_페이지 본문_
____
# 8차시: 텐서플로우 2.x 활용 Speech Recognition

## AI 맛보기 8주차: 2020. 08. 25. 20:00 ~ 22:00 (120분)
1. 도구 불러오기 및 버전 확인
1. 학습 데이터 다운로드 및 압축 풀기
1. 학습 데이터 살펴보기: 레이블 확인, 들어보기
1. 학습 데이터 전처리: 스펙트로그램
1. 학습 모델 준비: CNN
1. 학습
1. 학습 결과 테스트

#### 참고자료
- [파이썬 3 표준 문서](https://docs.python.org/3/index.html)
- [Audio Spectrogram](https://www.tensorflow.org/io/tutorials/audio#trim_the_noise)

### 1. 도구 불러오기 및 버전 확인

In [None]:
# 도구 준비
import os
# import shutil
import random
import math

import tensorflow as tf # 텐서플로우
import tensorflow_io as tfio
import matplotlib.pyplot as plt # 시각화 도구
%matplotlib inline
import numpy as np
from sklearn.model_selection import train_test_split

from IPython.display import Audio

In [None]:
print(f'Tensorflow 버전을 확인합니다: {tf.__version__}')

### 2. 학습 데이터 다운로드 및 압축 풀기

#### 데이터 다운로드
- [https://storage.cloud.google.com/download.tensorflow.org/data/speech_commands_v0.02.tar.gz](https://storage.cloud.google.com/download.tensorflow.org/data/speech_commands_v0.02.tar.gz)

In [None]:
!rm -r data_speech_commands
!mkdir data_speech_commands
!tar --directory data_speech_commands -xvf data_speech_commands_v0.02.tar.gz &> /dev/null

In [None]:
!rm -r data_speech_commands/_background_noise_

In [None]:
path_root = './data_speech_commands'

files = list()
labels = list()
lab2idx = list()
for l1 in os.scandir(path_root):
    if l1.is_file():
        continue
    label = os.path.basename(l1.path)
    if label not in lab2idx:
        lab2idx.append(label)
    label_idx = lab2idx.index(label)
____
_제공된 목록_

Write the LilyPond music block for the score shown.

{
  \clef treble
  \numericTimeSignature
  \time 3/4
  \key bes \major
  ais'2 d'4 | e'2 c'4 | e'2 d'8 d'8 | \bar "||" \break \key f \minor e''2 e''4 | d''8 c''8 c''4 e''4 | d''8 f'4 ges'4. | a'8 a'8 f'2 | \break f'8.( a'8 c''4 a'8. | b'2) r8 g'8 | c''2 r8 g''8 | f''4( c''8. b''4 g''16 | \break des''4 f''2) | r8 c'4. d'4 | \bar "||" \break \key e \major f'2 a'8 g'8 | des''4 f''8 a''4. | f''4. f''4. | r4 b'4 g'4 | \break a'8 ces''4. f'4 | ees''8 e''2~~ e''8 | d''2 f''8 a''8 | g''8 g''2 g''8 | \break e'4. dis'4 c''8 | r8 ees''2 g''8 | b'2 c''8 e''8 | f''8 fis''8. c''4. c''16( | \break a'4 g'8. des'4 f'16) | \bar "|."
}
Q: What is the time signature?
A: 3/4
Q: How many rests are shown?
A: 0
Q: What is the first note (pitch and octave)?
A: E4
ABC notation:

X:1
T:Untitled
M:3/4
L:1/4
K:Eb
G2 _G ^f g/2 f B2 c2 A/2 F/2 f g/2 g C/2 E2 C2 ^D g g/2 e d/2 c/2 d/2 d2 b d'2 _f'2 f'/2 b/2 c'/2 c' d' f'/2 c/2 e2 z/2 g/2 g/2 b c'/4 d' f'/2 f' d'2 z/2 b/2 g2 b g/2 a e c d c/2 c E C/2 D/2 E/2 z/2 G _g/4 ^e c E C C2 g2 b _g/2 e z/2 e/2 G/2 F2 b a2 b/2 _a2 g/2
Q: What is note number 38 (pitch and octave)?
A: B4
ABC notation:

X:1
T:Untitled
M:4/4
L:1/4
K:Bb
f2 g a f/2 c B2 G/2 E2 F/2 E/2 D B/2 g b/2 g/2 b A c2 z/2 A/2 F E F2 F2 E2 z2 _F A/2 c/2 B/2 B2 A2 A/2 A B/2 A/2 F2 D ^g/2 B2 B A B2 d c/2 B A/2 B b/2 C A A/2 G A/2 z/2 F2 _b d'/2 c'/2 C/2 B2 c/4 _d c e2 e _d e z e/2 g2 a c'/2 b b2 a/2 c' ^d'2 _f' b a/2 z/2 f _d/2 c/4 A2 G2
____
_과제 설명_
음성 인식 수업 페이지에서는 학습 모델로 무엇을 준비하나요?

_풀이 결과_
CNN을 준비합니다.